>> Begin Working data
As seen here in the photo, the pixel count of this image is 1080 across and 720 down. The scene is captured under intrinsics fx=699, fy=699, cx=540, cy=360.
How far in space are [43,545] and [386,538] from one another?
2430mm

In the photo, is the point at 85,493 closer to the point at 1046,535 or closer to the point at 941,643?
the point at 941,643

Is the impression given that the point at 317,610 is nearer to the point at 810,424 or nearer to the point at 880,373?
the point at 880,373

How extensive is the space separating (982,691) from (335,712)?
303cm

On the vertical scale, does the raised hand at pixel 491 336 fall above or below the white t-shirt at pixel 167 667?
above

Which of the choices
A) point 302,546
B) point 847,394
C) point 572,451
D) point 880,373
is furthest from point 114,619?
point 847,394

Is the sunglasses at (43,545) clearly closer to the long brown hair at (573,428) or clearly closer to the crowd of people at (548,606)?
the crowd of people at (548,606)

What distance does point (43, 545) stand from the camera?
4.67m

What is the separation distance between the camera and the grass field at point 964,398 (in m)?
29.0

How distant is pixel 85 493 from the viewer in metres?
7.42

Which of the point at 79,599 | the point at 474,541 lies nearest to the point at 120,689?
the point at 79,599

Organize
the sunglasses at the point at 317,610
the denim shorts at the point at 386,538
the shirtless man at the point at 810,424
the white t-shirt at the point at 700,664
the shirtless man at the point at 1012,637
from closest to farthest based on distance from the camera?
>> End Working data
▶ _Brief_
Retype every record above exactly as it appears.

▶ _Worked answer_
As seen here in the photo, the pixel count of this image is 1080 across and 720 down. The scene is captured under intrinsics fx=699, fy=699, cx=540, cy=360.
How far in space are [43,545] and [386,538] from one another?
2430mm

In the photo, is the point at 85,493 closer to the point at 1046,535 or closer to the point at 941,643?
the point at 941,643

Is the impression given that the point at 317,610 is nearer to the point at 810,424 or nearer to the point at 880,373?
the point at 880,373

How extensive is the space separating (982,691) from (335,712)?
303cm

On the vertical scale, does the raised hand at pixel 491 336 fall above or below the white t-shirt at pixel 167 667?
above

Which of the choices
A) point 302,546
B) point 847,394
C) point 572,451
D) point 880,373
is furthest from point 114,619?
point 847,394

Is the sunglasses at (43,545) clearly closer to the long brown hair at (573,428) or clearly closer to the crowd of people at (548,606)?
the crowd of people at (548,606)

What distance does point (43, 545) stand from the camera?
4.67m

What is the separation distance between the camera and the grass field at point 964,398 (in m)?
29.0

How distant is pixel 85 493 from the viewer in metres?
7.42

Which of the point at 79,599 | the point at 474,541 lies nearest to the point at 120,689?
the point at 79,599

Organize
the sunglasses at the point at 317,610
the denim shorts at the point at 386,538
the shirtless man at the point at 810,424
the white t-shirt at the point at 700,664
the shirtless man at the point at 1012,637
from closest to farthest based on distance from the camera?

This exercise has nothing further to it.